Chi invece ha l’aria di guadagnare moltissima popolarità in questi tempi di divano forzato sono le società dell’intrattenimento. Secondo un’indagine dell’Osservatorio dello Studio Frasi tra l’8 e il 28 marzo gli italiani hanno passato 356 minuti al giorno sa guardare la televisione, 108 minuti in più rispetto allo stesso periodo dell’anno scorso. Se in tempi normali l’ascolto medio rilevato dall’Auditel è attorno ai 10 milioni di telespettatori, ora la media è sopra i 15,3 milioni.
Ne stanno approfittando certamente anche le società di streaming. Netflix però non comunica i dati specifici sugli abbonati in Italia e sul loro comportamento. Non lo fa nemmeno l’ultima arrivata, Disney+, che nel nostro Paese ha debuttato il 24 marzo: la data era fissata da tempo, ma certo partire con l’offerta dei capolavori Disney o di Star Wars quando le famiglie e i bambini sono costretti in casa ha aiutato. Anche da Disney non danno nessun numero preciso, però informalmente fanno sapere «di essere molto soddisfatti di come sono andate le cose la settimana scorsa».
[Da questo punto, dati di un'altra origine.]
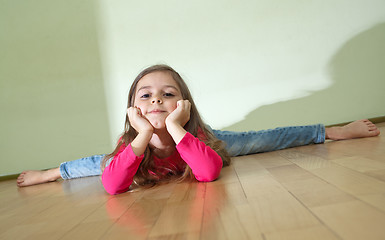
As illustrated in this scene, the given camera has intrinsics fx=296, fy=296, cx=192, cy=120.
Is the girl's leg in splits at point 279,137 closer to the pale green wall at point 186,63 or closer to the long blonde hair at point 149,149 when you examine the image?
the long blonde hair at point 149,149

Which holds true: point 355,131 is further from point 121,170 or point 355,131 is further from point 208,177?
point 121,170

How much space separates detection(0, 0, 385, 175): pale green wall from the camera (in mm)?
2232

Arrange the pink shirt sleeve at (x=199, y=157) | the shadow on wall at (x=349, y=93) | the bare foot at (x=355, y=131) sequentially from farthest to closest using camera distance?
the shadow on wall at (x=349, y=93) < the bare foot at (x=355, y=131) < the pink shirt sleeve at (x=199, y=157)

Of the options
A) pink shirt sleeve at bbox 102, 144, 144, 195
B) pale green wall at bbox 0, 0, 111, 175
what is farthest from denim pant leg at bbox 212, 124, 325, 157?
pale green wall at bbox 0, 0, 111, 175

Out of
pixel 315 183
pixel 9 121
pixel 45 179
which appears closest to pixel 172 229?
pixel 315 183

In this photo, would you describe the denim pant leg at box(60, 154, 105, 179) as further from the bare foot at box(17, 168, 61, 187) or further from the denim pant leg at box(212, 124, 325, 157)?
the denim pant leg at box(212, 124, 325, 157)

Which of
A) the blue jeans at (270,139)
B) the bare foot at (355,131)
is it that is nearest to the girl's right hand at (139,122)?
the blue jeans at (270,139)

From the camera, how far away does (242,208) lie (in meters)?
0.60

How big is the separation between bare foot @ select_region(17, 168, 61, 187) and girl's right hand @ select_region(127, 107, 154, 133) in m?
0.86

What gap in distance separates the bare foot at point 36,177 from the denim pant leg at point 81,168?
49 mm

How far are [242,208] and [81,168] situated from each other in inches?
50.6

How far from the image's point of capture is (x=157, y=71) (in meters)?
1.26

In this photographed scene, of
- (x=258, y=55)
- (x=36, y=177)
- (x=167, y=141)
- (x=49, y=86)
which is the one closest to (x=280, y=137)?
(x=167, y=141)

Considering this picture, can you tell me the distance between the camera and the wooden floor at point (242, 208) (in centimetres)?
46
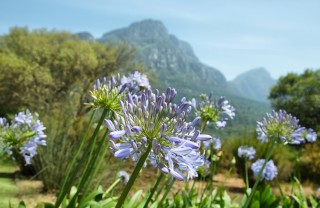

È probabile che anche le vendite di giornali siano aumentate in queste settimane in cui il pubblico ha bisogno di notizie e le edicole sono rimaste aperte. Ma per avere numeri precisi sull’andamento dei quotidiani bisognerà aspettare qualche settimana, quando arriveranno i dati di Ads di febbraio e, soprattutto, quelli di marzo. L’impressione riportata da diversi edicolanti però è che ci sia un miglioramento: gli italiani potrebbero avere iniziato a riscoprire quanto sia importante informarsi da fonti affidabili e approfondite. Soprattutto quando le cose si mettono male.